With images removed, transcribe each record exactly as it appears.

(Data in this exercise begins)

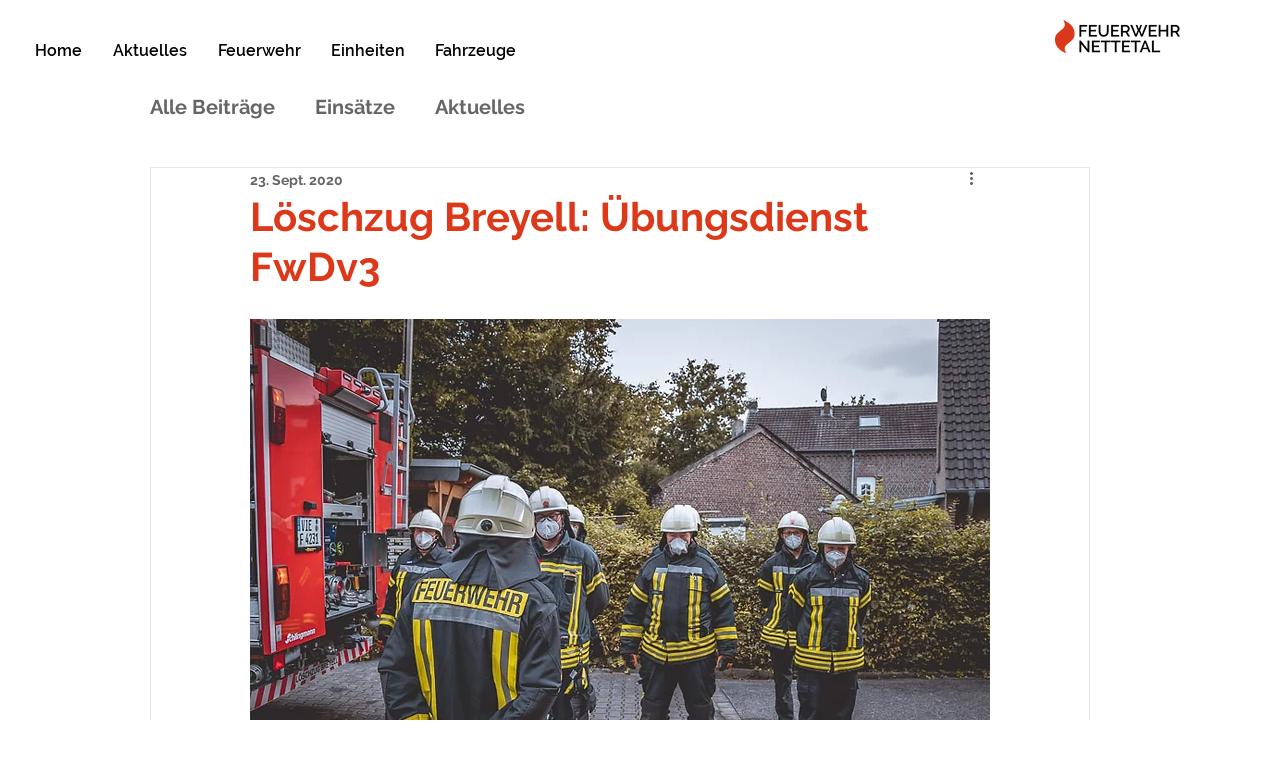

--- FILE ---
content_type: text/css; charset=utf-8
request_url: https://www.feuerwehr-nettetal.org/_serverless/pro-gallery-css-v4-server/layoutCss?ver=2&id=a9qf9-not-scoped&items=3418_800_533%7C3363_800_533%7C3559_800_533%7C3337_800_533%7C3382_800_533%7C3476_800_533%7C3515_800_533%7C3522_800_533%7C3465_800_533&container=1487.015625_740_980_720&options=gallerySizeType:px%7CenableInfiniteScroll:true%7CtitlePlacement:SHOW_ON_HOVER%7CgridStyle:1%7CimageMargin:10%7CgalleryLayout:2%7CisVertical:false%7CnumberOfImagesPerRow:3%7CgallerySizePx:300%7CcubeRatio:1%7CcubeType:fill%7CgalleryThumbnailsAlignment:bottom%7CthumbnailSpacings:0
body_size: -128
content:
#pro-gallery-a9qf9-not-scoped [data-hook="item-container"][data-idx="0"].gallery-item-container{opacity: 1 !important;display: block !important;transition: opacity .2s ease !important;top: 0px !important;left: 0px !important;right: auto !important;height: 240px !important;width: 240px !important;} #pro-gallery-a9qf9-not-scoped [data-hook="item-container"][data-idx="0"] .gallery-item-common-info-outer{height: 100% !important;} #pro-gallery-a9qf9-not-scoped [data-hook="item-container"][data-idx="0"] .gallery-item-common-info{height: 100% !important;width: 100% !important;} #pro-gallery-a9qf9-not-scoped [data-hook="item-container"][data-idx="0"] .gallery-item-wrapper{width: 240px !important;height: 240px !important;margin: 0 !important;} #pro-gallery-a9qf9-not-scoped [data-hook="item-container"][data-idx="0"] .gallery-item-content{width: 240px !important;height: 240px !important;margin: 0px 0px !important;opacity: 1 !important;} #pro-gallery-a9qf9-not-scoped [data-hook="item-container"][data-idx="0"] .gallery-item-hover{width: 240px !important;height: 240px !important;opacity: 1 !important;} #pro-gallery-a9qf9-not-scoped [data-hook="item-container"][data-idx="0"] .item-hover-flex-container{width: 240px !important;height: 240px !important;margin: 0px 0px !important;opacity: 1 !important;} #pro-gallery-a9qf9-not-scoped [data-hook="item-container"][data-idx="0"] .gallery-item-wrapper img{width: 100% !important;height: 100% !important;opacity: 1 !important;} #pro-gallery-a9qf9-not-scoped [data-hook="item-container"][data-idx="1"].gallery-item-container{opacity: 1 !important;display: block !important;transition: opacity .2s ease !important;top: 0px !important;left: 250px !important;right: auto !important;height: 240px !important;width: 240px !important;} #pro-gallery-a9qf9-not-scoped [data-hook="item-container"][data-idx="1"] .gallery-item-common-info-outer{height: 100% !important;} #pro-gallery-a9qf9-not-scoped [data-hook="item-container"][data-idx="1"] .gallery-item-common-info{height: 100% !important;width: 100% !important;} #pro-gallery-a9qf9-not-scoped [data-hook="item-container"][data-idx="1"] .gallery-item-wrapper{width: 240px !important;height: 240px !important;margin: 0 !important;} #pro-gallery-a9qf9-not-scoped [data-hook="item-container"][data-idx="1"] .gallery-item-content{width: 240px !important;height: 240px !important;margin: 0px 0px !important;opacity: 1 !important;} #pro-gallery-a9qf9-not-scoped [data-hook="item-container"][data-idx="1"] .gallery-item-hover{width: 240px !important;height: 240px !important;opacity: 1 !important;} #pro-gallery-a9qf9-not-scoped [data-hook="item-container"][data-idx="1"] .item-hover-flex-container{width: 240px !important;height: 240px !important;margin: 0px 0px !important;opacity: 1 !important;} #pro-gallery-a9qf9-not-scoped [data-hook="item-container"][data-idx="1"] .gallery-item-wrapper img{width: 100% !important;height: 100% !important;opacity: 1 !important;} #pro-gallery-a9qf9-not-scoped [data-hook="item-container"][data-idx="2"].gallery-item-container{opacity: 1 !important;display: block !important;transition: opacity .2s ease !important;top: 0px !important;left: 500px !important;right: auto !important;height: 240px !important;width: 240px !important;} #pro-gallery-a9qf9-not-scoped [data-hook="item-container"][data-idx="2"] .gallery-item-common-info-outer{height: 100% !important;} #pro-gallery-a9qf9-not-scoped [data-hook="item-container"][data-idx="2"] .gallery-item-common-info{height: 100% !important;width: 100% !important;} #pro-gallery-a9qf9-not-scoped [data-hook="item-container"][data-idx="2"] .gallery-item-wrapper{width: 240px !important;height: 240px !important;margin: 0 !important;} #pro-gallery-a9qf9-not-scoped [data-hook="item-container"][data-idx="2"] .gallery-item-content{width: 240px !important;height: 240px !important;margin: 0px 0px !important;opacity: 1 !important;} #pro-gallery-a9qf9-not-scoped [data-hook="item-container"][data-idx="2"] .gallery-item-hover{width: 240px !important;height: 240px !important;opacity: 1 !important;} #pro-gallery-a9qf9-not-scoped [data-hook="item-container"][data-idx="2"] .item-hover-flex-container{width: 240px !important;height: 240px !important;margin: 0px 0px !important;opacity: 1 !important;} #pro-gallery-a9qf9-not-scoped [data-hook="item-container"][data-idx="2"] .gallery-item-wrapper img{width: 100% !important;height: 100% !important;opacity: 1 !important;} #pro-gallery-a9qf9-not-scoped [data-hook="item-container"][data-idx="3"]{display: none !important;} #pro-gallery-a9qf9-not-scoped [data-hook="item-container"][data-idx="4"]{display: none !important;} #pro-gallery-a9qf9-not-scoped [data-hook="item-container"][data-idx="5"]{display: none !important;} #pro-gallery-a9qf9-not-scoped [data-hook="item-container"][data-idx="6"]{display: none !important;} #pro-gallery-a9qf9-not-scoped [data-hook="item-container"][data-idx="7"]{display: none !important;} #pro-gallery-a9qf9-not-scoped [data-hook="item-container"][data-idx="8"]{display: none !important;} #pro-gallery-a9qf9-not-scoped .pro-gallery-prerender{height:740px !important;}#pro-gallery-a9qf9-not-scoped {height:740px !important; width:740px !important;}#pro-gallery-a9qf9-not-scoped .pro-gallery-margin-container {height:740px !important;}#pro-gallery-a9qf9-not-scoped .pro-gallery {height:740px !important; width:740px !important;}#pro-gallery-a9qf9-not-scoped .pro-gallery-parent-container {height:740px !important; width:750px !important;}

(Data in this exercise ends)

Answer to this problem:
--- FILE ---
content_type: text/css; charset=utf-8
request_url: https://www.feuerwehr-nettetal.org/_serverless/pro-gallery-css-v4-server/layoutCss?ver=2&id=a9qf9-not-scoped&items=3418_800_533%7C3363_800_533%7C3559_800_533%7C3337_800_533%7C3382_800_533%7C3476_800_533%7C3515_800_533%7C3522_800_533%7C3465_800_533&container=1487.015625_740_980_720&options=gallerySizeType:px%7CenableInfiniteScroll:true%7CtitlePlacement:SHOW_ON_HOVER%7CgridStyle:1%7CimageMargin:10%7CgalleryLayout:2%7CisVertical:false%7CnumberOfImagesPerRow:3%7CgallerySizePx:300%7CcubeRatio:1%7CcubeType:fill%7CgalleryThumbnailsAlignment:bottom%7CthumbnailSpacings:0
body_size: -128
content:
#pro-gallery-a9qf9-not-scoped [data-hook="item-container"][data-idx="0"].gallery-item-container{opacity: 1 !important;display: block !important;transition: opacity .2s ease !important;top: 0px !important;left: 0px !important;right: auto !important;height: 240px !important;width: 240px !important;} #pro-gallery-a9qf9-not-scoped [data-hook="item-container"][data-idx="0"] .gallery-item-common-info-outer{height: 100% !important;} #pro-gallery-a9qf9-not-scoped [data-hook="item-container"][data-idx="0"] .gallery-item-common-info{height: 100% !important;width: 100% !important;} #pro-gallery-a9qf9-not-scoped [data-hook="item-container"][data-idx="0"] .gallery-item-wrapper{width: 240px !important;height: 240px !important;margin: 0 !important;} #pro-gallery-a9qf9-not-scoped [data-hook="item-container"][data-idx="0"] .gallery-item-content{width: 240px !important;height: 240px !important;margin: 0px 0px !important;opacity: 1 !important;} #pro-gallery-a9qf9-not-scoped [data-hook="item-container"][data-idx="0"] .gallery-item-hover{width: 240px !important;height: 240px !important;opacity: 1 !important;} #pro-gallery-a9qf9-not-scoped [data-hook="item-container"][data-idx="0"] .item-hover-flex-container{width: 240px !important;height: 240px !important;margin: 0px 0px !important;opacity: 1 !important;} #pro-gallery-a9qf9-not-scoped [data-hook="item-container"][data-idx="0"] .gallery-item-wrapper img{width: 100% !important;height: 100% !important;opacity: 1 !important;} #pro-gallery-a9qf9-not-scoped [data-hook="item-container"][data-idx="1"].gallery-item-container{opacity: 1 !important;display: block !important;transition: opacity .2s ease !important;top: 0px !important;left: 250px !important;right: auto !important;height: 240px !important;width: 240px !important;} #pro-gallery-a9qf9-not-scoped [data-hook="item-container"][data-idx="1"] .gallery-item-common-info-outer{height: 100% !important;} #pro-gallery-a9qf9-not-scoped [data-hook="item-container"][data-idx="1"] .gallery-item-common-info{height: 100% !important;width: 100% !important;} #pro-gallery-a9qf9-not-scoped [data-hook="item-container"][data-idx="1"] .gallery-item-wrapper{width: 240px !important;height: 240px !important;margin: 0 !important;} #pro-gallery-a9qf9-not-scoped [data-hook="item-container"][data-idx="1"] .gallery-item-content{width: 240px !important;height: 240px !important;margin: 0px 0px !important;opacity: 1 !important;} #pro-gallery-a9qf9-not-scoped [data-hook="item-container"][data-idx="1"] .gallery-item-hover{width: 240px !important;height: 240px !important;opacity: 1 !important;} #pro-gallery-a9qf9-not-scoped [data-hook="item-container"][data-idx="1"] .item-hover-flex-container{width: 240px !important;height: 240px !important;margin: 0px 0px !important;opacity: 1 !important;} #pro-gallery-a9qf9-not-scoped [data-hook="item-container"][data-idx="1"] .gallery-item-wrapper img{width: 100% !important;height: 100% !important;opacity: 1 !important;} #pro-gallery-a9qf9-not-scoped [data-hook="item-container"][data-idx="2"].gallery-item-container{opacity: 1 !important;display: block !important;transition: opacity .2s ease !important;top: 0px !important;left: 500px !important;right: auto !important;height: 240px !important;width: 240px !important;} #pro-gallery-a9qf9-not-scoped [data-hook="item-container"][data-idx="2"] .gallery-item-common-info-outer{height: 100% !important;} #pro-gallery-a9qf9-not-scoped [data-hook="item-container"][data-idx="2"] .gallery-item-common-info{height: 100% !important;width: 100% !important;} #pro-gallery-a9qf9-not-scoped [data-hook="item-container"][data-idx="2"] .gallery-item-wrapper{width: 240px !important;height: 240px !important;margin: 0 !important;} #pro-gallery-a9qf9-not-scoped [data-hook="item-container"][data-idx="2"] .gallery-item-content{width: 240px !important;height: 240px !important;margin: 0px 0px !important;opacity: 1 !important;} #pro-gallery-a9qf9-not-scoped [data-hook="item-container"][data-idx="2"] .gallery-item-hover{width: 240px !important;height: 240px !important;opacity: 1 !important;} #pro-gallery-a9qf9-not-scoped [data-hook="item-container"][data-idx="2"] .item-hover-flex-container{width: 240px !important;height: 240px !important;margin: 0px 0px !important;opacity: 1 !important;} #pro-gallery-a9qf9-not-scoped [data-hook="item-container"][data-idx="2"] .gallery-item-wrapper img{width: 100% !important;height: 100% !important;opacity: 1 !important;} #pro-gallery-a9qf9-not-scoped [data-hook="item-container"][data-idx="3"]{display: none !important;} #pro-gallery-a9qf9-not-scoped [data-hook="item-container"][data-idx="4"]{display: none !important;} #pro-gallery-a9qf9-not-scoped [data-hook="item-container"][data-idx="5"]{display: none !important;} #pro-gallery-a9qf9-not-scoped [data-hook="item-container"][data-idx="6"]{display: none !important;} #pro-gallery-a9qf9-not-scoped [data-hook="item-container"][data-idx="7"]{display: none !important;} #pro-gallery-a9qf9-not-scoped [data-hook="item-container"][data-idx="8"]{display: none !important;} #pro-gallery-a9qf9-not-scoped .pro-gallery-prerender{height:740px !important;}#pro-gallery-a9qf9-not-scoped {height:740px !important; width:740px !important;}#pro-gallery-a9qf9-not-scoped .pro-gallery-margin-container {height:740px !important;}#pro-gallery-a9qf9-not-scoped .pro-gallery {height:740px !important; width:740px !important;}#pro-gallery-a9qf9-not-scoped .pro-gallery-parent-container {height:740px !important; width:750px !important;}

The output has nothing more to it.